#### AIM OF THE TASK:
Return each line of the listing below, unchanged, and omit the images.

Start ENTRIES PROVIDED

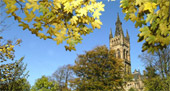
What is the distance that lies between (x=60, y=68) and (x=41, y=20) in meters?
51.6

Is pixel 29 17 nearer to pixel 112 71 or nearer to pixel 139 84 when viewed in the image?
pixel 112 71

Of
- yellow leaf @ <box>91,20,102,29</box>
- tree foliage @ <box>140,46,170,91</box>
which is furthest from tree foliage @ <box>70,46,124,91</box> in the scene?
yellow leaf @ <box>91,20,102,29</box>

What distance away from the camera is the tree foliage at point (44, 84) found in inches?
2073

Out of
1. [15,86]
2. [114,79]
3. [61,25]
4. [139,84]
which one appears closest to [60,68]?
[139,84]

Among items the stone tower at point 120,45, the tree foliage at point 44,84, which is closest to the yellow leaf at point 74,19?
the tree foliage at point 44,84

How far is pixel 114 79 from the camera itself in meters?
25.3

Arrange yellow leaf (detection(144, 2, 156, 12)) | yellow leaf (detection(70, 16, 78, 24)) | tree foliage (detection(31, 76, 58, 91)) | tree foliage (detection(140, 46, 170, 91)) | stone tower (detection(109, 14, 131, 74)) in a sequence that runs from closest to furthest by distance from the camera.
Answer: yellow leaf (detection(144, 2, 156, 12)) < yellow leaf (detection(70, 16, 78, 24)) < tree foliage (detection(140, 46, 170, 91)) < tree foliage (detection(31, 76, 58, 91)) < stone tower (detection(109, 14, 131, 74))

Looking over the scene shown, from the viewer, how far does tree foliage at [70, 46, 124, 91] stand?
24219mm

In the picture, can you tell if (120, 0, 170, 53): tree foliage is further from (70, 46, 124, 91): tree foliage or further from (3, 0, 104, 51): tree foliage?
(70, 46, 124, 91): tree foliage

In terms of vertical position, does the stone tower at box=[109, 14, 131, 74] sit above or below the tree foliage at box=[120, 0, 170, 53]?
above

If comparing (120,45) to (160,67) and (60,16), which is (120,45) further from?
(60,16)

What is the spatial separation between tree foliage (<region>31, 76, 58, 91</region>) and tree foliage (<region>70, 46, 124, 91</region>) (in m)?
27.4

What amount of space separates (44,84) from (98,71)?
3287cm

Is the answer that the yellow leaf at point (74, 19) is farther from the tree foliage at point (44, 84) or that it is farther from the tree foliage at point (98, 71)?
the tree foliage at point (44, 84)
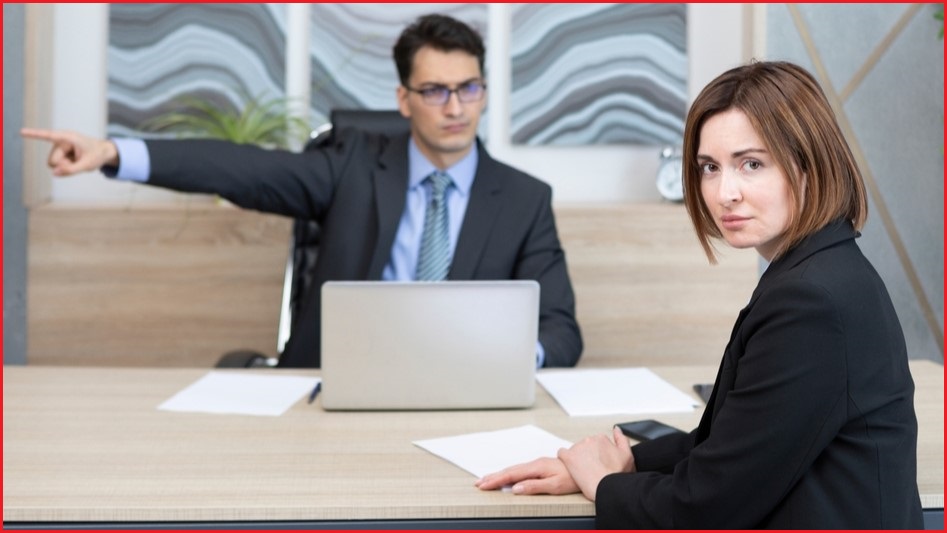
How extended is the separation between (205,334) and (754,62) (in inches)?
101

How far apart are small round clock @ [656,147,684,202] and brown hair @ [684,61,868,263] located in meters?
2.37

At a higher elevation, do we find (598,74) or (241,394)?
(598,74)

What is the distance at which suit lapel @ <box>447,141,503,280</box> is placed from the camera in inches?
110

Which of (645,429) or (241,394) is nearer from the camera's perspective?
(645,429)

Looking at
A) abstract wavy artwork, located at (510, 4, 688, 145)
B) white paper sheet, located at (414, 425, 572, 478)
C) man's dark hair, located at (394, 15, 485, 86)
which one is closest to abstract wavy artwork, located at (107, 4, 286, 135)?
abstract wavy artwork, located at (510, 4, 688, 145)

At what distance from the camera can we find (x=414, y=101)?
9.30ft

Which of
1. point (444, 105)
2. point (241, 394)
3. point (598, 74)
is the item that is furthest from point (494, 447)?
point (598, 74)

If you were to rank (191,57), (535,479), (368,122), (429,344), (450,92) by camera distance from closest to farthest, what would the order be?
(535,479) < (429,344) < (450,92) < (368,122) < (191,57)

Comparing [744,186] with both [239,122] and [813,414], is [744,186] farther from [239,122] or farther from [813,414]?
[239,122]

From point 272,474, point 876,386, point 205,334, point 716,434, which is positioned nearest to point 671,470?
point 716,434

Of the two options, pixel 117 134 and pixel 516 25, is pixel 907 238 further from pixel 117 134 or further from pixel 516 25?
pixel 117 134

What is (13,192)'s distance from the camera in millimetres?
3545

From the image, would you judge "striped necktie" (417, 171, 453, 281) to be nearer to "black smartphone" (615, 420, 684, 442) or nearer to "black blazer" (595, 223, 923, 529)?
"black smartphone" (615, 420, 684, 442)

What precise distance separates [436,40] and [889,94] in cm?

End ENTRIES PROVIDED

#### TASK RESPONSE:
What is the distance that lies between (x=60, y=68) and (x=41, y=20) in meters?
51.6

Is pixel 29 17 nearer to pixel 112 71 or nearer to pixel 139 84 when viewed in the image?
pixel 112 71

Of
- yellow leaf @ <box>91,20,102,29</box>
- tree foliage @ <box>140,46,170,91</box>
which is furthest from tree foliage @ <box>70,46,124,91</box> in the scene?
yellow leaf @ <box>91,20,102,29</box>

What distance away from the camera is the tree foliage at point (44, 84) found in inches?
2073

Out of
1. [15,86]
2. [114,79]
3. [61,25]
4. [139,84]
which one appears closest to [60,68]?
[139,84]

Among items the stone tower at point 120,45, the tree foliage at point 44,84, which is closest to the yellow leaf at point 74,19?
the tree foliage at point 44,84

How far is pixel 114 79 from the camera itself in meters?
25.3

Arrange yellow leaf (detection(144, 2, 156, 12)) | yellow leaf (detection(70, 16, 78, 24)) | tree foliage (detection(31, 76, 58, 91)) | tree foliage (detection(140, 46, 170, 91)) | stone tower (detection(109, 14, 131, 74)) in a sequence that runs from closest to furthest by distance from the camera.
Answer: yellow leaf (detection(144, 2, 156, 12)) < yellow leaf (detection(70, 16, 78, 24)) < tree foliage (detection(140, 46, 170, 91)) < tree foliage (detection(31, 76, 58, 91)) < stone tower (detection(109, 14, 131, 74))

Looking over the scene shown, from the viewer, how far does tree foliage at [70, 46, 124, 91] stand?
24219mm

In the picture, can you tell if (120, 0, 170, 53): tree foliage is further from (70, 46, 124, 91): tree foliage or further from (3, 0, 104, 51): tree foliage?
(70, 46, 124, 91): tree foliage

In terms of vertical position, does the stone tower at box=[109, 14, 131, 74] sit above or below the tree foliage at box=[120, 0, 170, 53]?
above

If comparing (120,45) to (160,67) and (60,16), which is (120,45) further from?
(60,16)

What is the spatial separation between tree foliage (<region>31, 76, 58, 91</region>) and tree foliage (<region>70, 46, 124, 91</region>) (in m)?
27.4

What amount of space separates (44,84) from (98,71)?
3287cm

Is the answer that the yellow leaf at point (74, 19) is farther from the tree foliage at point (44, 84) or that it is farther from the tree foliage at point (98, 71)?
the tree foliage at point (44, 84)
How extended is the separation between (205,334) and (754,62) (in inches)?
101

How far apart are small round clock @ [656,147,684,202] and brown hair @ [684,61,868,263] located in meters?
2.37

At a higher elevation, do we find (598,74) or (241,394)?
(598,74)

What is the distance at which suit lapel @ <box>447,141,503,280</box> is placed from the camera in inches?
110

Which of (645,429) or (241,394) is nearer from the camera's perspective?
(645,429)

Looking at
A) abstract wavy artwork, located at (510, 4, 688, 145)
B) white paper sheet, located at (414, 425, 572, 478)
C) man's dark hair, located at (394, 15, 485, 86)
which one is closest to abstract wavy artwork, located at (107, 4, 286, 135)?
abstract wavy artwork, located at (510, 4, 688, 145)

At what distance from the camera can we find (x=414, y=101)?
9.30ft

Which of
1. point (444, 105)
2. point (241, 394)
3. point (598, 74)
is the item that is furthest from point (494, 447)?
point (598, 74)

If you were to rank (191,57), (535,479), (368,122), (429,344), (450,92) by camera distance from closest to farthest, what would the order be?
(535,479) < (429,344) < (450,92) < (368,122) < (191,57)

Comparing [744,186] with both [239,122] and [813,414], is [744,186] farther from [239,122] or farther from [813,414]?
[239,122]

From point 272,474, point 876,386, point 205,334, point 716,434, which is positioned nearest to point 671,470?
point 716,434

Of the two options, pixel 117 134 and pixel 516 25, is pixel 907 238 further from pixel 117 134 or further from pixel 516 25?
pixel 117 134

What is (13,192)'s distance from the camera in millimetres?
3545

From the image, would you judge "striped necktie" (417, 171, 453, 281) to be nearer to "black smartphone" (615, 420, 684, 442) or nearer to "black blazer" (595, 223, 923, 529)?
"black smartphone" (615, 420, 684, 442)

What precise distance separates [436,40] and [889,94] in cm?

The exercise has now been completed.